The pressure from the remuneration targets was unchanged, and as you can see from our report, our procedures remained largely consistent with prior year. The second VEB question concerns how we more generally consider internal controls relating to fraud and management override. Now, we, of course, evaluate the design and the implementation of internal controls that mitigate fraud risks, of which important ones are segregation of duties and the process around whistleblowing. For a description of those processes by the company itself, I refer to the sections risk management and integrity and compliance management in the annual report. Now, we consider these controls both at group and component level. Our local teams are best suited for this as they have the local knowledge. We didn't supervise their work.
When addressing the override risk, and that's really the risk of that controls are circumvented by management, we, of course, need to look beyond controls and do our work in combination with substantive procedures. And we do have a predominantly substantive approach in this area. So this concludes my comments. We value the relationship with you as shareholders, and on behalf of PwC, I'd like to thank you for your attention and thank you for your trust. I'm happy to take further questions if there are any. Back to you, Nils.
Question to this point?
Nils, probably more follow-up questions. Nils, we have received some further questions, most likely related to some of the answers as well provided by Thierry. So first, there's a question from VBDO. Thank you for your answers on our questions. We have one follow-up question related to our second question.
Within the EU regulations coming up in the near future relating to supplier due diligence, VBDO would expect AkzoNobel to increase its transparency on human rights and labor conditions related issues and results. Can AkzoNobel commit to provide additional details on its due diligence process and improvement in the year 2021?

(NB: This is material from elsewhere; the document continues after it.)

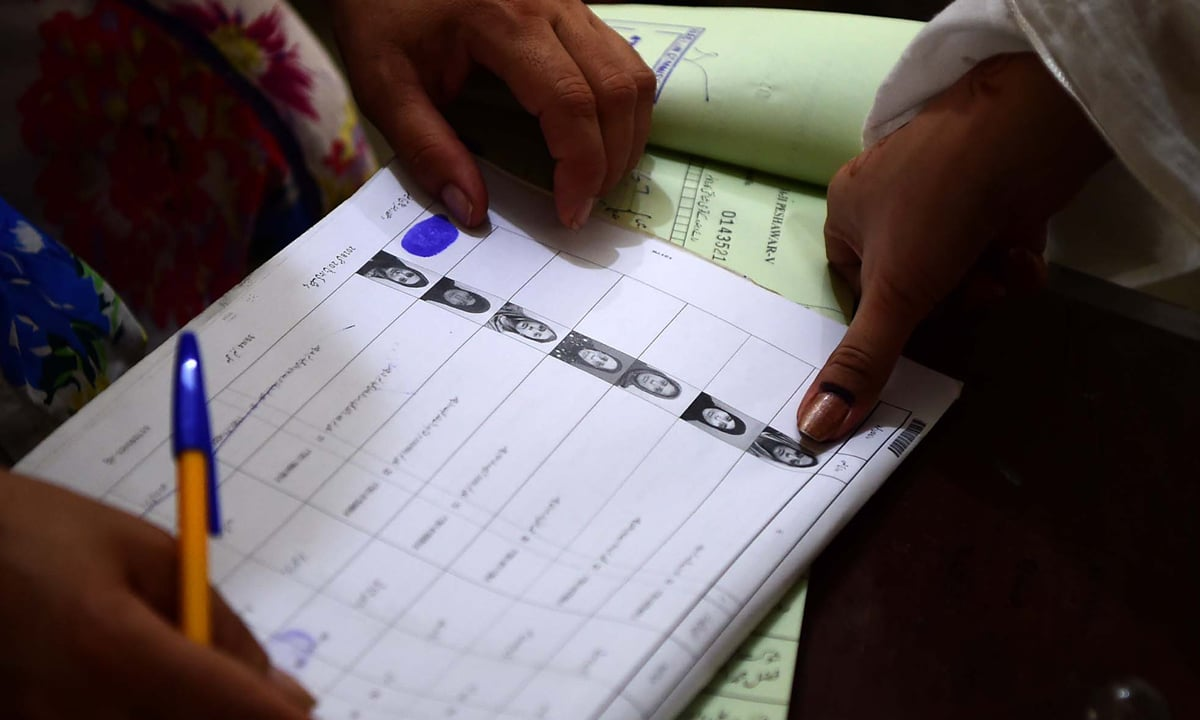 A female voter puts her thumbprint on her ballot in Peshawar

Thank you, Isabelle. Thank you. Jerry, do you have an answer to this?
Yes, gladly. We will see on the report.
Jerry, you're muted.
Can you hear me? Now we can hear you. Okay. So I was going to say putting it in the 2021 report, I think there we'll get feedback on, but it's also good to put in perspective in that specific category the relatively limited exposure that we have.
As a paints and coatings company, we mostly make a cocktail of products that comes from other chemical companies and mostly relatively big other chemical companies. So in that sense, the exposure on human rights and so on is relatively limited. But however, we've done special work, and we refer to that with the work with EcoVadis to really look at those suppliers in certain areas that are indeed sensitive to make sure that we have a clear overview and clear mitigation for doing so. So we will definitely take it on to see how we can incorporate that in our 2021 sustainability report.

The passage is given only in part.